What needs to be done: Could you write the next part of the account of a mother grieving the premature son she never saw, picking up after its last sentence?

Linda's baby boy, Jo, died 27 years ago.

In June 1974, I gave birth to my first born son. I never saw him.

Eighteen weeks into the pregnancy problems had started. I was told that I would miscarry, that unless I could hold on to my baby until twenty-eight weeks he had no chance of life. Nothing could be done, I was to carry on as normal. During the following weeks he grew, he moved, he kicked - but we only managed twenty-five weeks.

I went into labour, gave birth, he cried - more of a whimper really - but I heard him. They took him away. Hours later, they told me he had just died. I can remember exactly every work spoken, every action, every feeling, every detail of that day, right up to that point. Then nothing.

I never saw him, never held him. I have no memory of him, nor him of me, this side of birth. He lived and died alone.

I was told to forget, to get on with my life, to get pregnant again. That it was just one of those things. That he had had a twin who had died earlier in the pregnancy. I was told it was best not to talk or even think about him. I learnt later that as he was a live birth he had been registered and buried. But it was thought best that I didn't know. I wasn't told about the funeral of my son.

I had to forget. But you don't, do you?

Twenty-four years later various events happened in my life and memories of that baby became very prominent. I told myself that I was being stupid, it was long past. But the thoughts would not go away. The sadness, the aching, would not go away.

Information supplied:
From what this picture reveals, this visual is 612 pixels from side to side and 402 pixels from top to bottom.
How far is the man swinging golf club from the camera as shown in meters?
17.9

Answer section:
Eventually I was persuaded to see a psychologist, Anne, who was compassionate and wise. At last I was able to talk about my baby. It was allowed. It was not silly but quite normal, even necessary.

I found a copy of his birth certificate, there was a blank space where his name should have been. I found the cemetery, the entry in their records. Again, no name. I found the patch of grass that was his unmarked grave where he lay with three other babies. Now he was real, he had lived, he was mine.

Anne asked if I wanted to give him a name, maybe write what I wanted to say to him. Yes, oh yes.

I needed to know what he may have looked like, so Anne arranged for me to visit the special care unit at the local hospital. I met another mother and her tiny daughter and the nurses who were caring for them. I listened, I watched and that perfect, beautiful little person held my finger. I found out how things have changed. All the people in that room were special. Individuals - whatever their size. No blank spaces. There was so much love and understanding in that ward. I came way convinced that no-one, but no-one, ever has the right to separate a mother from her baby. Now, at last, this is understood. But there must be so many women of my generation and older who are still trying to forget and not succeeding.

That night I cried, wept for my baby, my son I never held.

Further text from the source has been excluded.